- [TASK INSTRUCTIONS]:
1. In two sentences, what does the Genentech scientist interview say about the scientist's career and current work?
2. Can you return, word for word, the part of the Genentech scientist interview that begins at "Additionally I lead" and stops after "have done differently?"?
3. Can you carry the Genentech scientist interview further from the point where it stops?
Segment Start: TEXT EXCERPT
Scientist, Early Discovery Biochemistry-Genentech
Q: What was your career path and what is your lab currently focused on?
A: I completed my PhD in Biophysics at
the University of California, San Francisco where I studied the conformational
dynamics of Hsp90 using a variety of structural and enzymatic techniques. I
then headed to Stanford to complete a short postdoc using Electron Microscopy
to structurally characterize ribosome-associated chaperones before arriving at
Genentech in 2011 as a Senior Research Associate. My first project was a
collaboration with the Neuroscience Department aimed at understanding the
molecular function and signaling of the mitochondrial deubiquitinase, Usp30,
and its relationship to Parkinson's Disease. After transitioning to the
Scientist track in 2014 my group has continued its collaborative spirit by
undertaking new projects aimed at mechanistically and structurally
characterizing novel targets in the oncology and infectious disease areas.
Additionally I lead all of the macrocycle discovery efforts for Genentech with
a strong focus on understanding how to translate this chemical matter into the
next generation of therapeutics.
Q: Reflecting on your career, what would you have done differently?
Segment End: TEXT EXCERPT
Segment Start: DATA
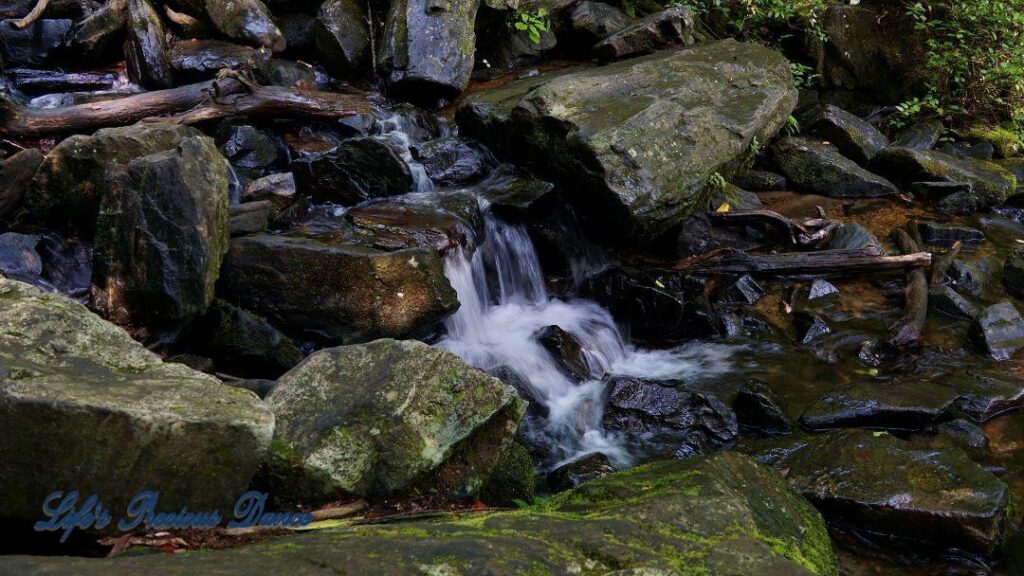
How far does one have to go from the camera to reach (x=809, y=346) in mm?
6590

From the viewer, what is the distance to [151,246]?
4477 mm

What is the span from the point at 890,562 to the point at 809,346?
8.97ft

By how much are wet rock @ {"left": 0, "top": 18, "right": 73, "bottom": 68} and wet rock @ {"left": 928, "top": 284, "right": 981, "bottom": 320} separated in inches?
378

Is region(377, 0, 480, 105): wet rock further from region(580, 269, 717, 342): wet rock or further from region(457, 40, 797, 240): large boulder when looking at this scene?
region(580, 269, 717, 342): wet rock

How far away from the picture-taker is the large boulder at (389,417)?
2984 mm

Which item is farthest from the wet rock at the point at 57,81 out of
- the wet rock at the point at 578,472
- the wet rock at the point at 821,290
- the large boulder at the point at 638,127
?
the wet rock at the point at 821,290

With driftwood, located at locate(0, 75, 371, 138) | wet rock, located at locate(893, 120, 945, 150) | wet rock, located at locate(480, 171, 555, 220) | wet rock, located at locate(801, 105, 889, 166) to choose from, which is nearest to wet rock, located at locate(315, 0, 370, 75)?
driftwood, located at locate(0, 75, 371, 138)

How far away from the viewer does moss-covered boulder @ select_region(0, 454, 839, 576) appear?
1.95 metres

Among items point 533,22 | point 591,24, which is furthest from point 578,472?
point 591,24

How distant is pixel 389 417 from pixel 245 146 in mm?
4962

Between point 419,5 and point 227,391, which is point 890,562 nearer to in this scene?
point 227,391

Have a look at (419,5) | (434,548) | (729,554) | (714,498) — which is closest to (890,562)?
(714,498)

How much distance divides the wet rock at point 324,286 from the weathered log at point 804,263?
10.7 ft

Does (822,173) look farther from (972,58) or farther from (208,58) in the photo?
(208,58)
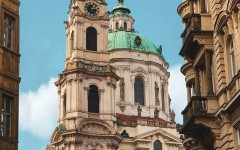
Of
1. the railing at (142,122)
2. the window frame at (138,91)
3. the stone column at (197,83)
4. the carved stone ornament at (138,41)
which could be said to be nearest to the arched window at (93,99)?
the railing at (142,122)

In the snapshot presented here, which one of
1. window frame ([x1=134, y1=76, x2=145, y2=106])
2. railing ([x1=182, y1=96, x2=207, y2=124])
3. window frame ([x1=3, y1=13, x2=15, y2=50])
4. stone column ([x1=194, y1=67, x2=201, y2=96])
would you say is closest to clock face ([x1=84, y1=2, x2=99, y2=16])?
window frame ([x1=134, y1=76, x2=145, y2=106])

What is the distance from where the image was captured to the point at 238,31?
770 inches

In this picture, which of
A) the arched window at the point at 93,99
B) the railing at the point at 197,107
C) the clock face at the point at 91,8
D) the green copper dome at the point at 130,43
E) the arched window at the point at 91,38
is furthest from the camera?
the green copper dome at the point at 130,43

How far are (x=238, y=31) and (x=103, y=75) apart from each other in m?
40.0

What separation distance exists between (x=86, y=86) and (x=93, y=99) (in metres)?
1.55

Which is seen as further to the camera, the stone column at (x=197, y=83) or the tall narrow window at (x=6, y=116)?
the stone column at (x=197, y=83)

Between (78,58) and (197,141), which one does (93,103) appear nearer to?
(78,58)

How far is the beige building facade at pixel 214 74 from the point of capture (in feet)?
64.7

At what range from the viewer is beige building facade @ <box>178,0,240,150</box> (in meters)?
19.7

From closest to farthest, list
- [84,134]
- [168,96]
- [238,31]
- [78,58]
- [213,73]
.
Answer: [238,31] < [213,73] < [84,134] < [78,58] < [168,96]

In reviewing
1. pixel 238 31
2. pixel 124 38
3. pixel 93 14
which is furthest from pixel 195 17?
pixel 124 38

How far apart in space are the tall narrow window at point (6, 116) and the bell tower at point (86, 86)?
32.9m

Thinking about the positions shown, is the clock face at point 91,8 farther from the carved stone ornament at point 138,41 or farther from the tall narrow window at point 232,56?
the tall narrow window at point 232,56

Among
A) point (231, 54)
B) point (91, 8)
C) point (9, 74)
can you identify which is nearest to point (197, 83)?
point (231, 54)
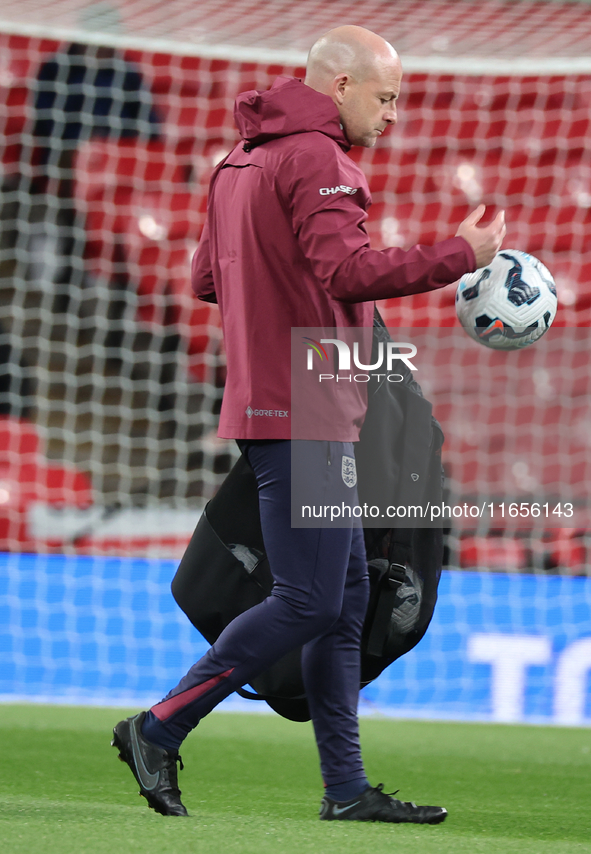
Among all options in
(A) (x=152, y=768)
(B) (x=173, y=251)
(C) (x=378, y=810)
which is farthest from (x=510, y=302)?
(B) (x=173, y=251)

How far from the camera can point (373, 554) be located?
215cm

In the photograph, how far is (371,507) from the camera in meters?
2.10

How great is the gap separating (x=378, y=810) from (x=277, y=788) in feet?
2.08

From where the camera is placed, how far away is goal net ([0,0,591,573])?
5.94 meters

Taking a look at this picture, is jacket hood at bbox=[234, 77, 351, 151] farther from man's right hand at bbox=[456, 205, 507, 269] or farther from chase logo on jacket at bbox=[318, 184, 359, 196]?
man's right hand at bbox=[456, 205, 507, 269]

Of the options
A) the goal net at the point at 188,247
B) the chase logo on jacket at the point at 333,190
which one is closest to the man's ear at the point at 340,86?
the chase logo on jacket at the point at 333,190

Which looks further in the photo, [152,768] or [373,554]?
[373,554]

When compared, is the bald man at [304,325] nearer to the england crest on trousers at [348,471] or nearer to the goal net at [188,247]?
the england crest on trousers at [348,471]

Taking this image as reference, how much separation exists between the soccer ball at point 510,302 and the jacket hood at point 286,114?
0.45 m

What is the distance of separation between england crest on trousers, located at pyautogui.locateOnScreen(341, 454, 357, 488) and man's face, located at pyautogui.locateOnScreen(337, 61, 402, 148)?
560 millimetres

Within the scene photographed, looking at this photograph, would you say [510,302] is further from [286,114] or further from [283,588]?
[283,588]

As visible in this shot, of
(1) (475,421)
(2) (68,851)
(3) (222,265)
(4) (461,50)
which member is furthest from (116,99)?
(2) (68,851)

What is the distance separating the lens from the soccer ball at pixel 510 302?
211 cm

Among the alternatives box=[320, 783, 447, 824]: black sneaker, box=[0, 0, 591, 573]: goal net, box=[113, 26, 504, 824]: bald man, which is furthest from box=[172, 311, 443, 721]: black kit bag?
box=[0, 0, 591, 573]: goal net
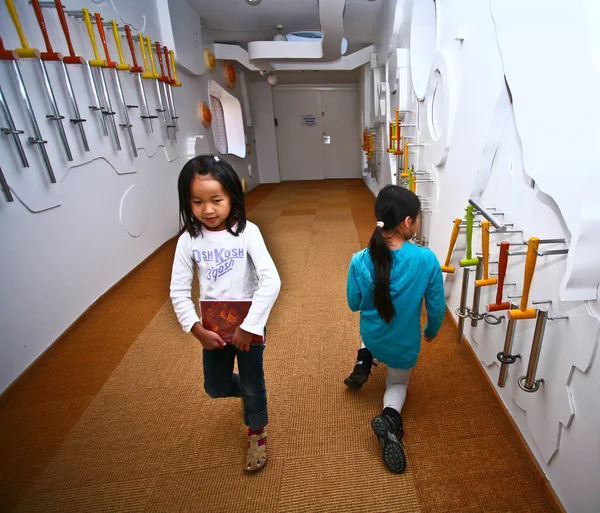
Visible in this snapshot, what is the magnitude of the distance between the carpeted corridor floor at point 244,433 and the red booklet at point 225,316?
1.69 feet

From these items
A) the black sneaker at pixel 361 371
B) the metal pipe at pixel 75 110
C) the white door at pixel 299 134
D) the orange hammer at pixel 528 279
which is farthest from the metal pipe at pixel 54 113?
the white door at pixel 299 134

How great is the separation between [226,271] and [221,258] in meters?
0.04

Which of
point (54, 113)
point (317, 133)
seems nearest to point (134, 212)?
point (54, 113)

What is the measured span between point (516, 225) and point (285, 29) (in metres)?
4.88

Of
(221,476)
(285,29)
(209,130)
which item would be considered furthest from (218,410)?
(285,29)

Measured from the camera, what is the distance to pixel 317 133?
25.2 feet

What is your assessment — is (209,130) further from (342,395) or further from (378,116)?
(342,395)

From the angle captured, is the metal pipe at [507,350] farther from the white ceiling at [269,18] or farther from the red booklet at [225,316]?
the white ceiling at [269,18]

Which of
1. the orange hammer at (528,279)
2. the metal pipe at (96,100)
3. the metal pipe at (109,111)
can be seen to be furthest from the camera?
the metal pipe at (109,111)

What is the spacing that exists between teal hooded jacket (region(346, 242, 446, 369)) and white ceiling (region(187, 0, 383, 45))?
3902mm

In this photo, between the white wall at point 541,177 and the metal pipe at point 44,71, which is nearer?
the white wall at point 541,177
Segment End: DATA
- [RESULTS OF THE EXERCISE]:
1. The scientist earned a PhD in Biophysics at the University of California, San Francisco, studying the conformational dynamics of Hsp90, then completed a short Stanford postdoc using electron microscopy on ribosome-associated chaperones before joining Genentech in 2011 as a Senior Research Associate. Since moving to the Scientist track in 2014, the scientist's group has characterized novel targets in oncology and infectious disease, and the scientist leads all of Genentech's macrocycle discovery efforts.

2.
Additionally I lead all of the macrocycle discovery efforts for Genentech with
a strong focus on understanding how to translate this chemical matter into the
next generation of therapeutics.
Q: Reflecting on your career, what would you have done differently?

3.
A: While I certainly did not take a "traditional path" to arrive at my current position within Genentech I don't know if I would have done anything very different thinking back on it now. When transitioning from step to step in my career I have always based my decision on two things: the type of science being done and the people I would be doing it with me. I don't think I've ever considered how one position would lead into another (save for thinking I needed to do a postdoc) but rather just tried to focus on things that have interested me and always keep pushing the boundaries of what I was studying.
Q: How is the daily lab dynamic of an industry lab similar/different from an academic setting?
A: Genentech Research is a very unique place to do science in industry as we are very much setup like academica - each Scientist is, in essence, a faculty member/group leader that leads a team of Researchers in their labs. However, our labs usually only have three people in them - one Scientist and two Researchers - with possibly a postdoc. This structure means we are a very tight knit group and must rely on internal and external collaborators on a daily basis to achieve our goals. I would say the pace of science is much faster in industry and most people are juggling 3-10 projects at once depending on their role. One major similarity that Genentech shares with academia is the requirement to publish our work - both for our annual organizational goals but also to be considered for promotion.
Q: When reviewing job applications what stands out to you in a positive way? What are common mistakes applicants should avoid?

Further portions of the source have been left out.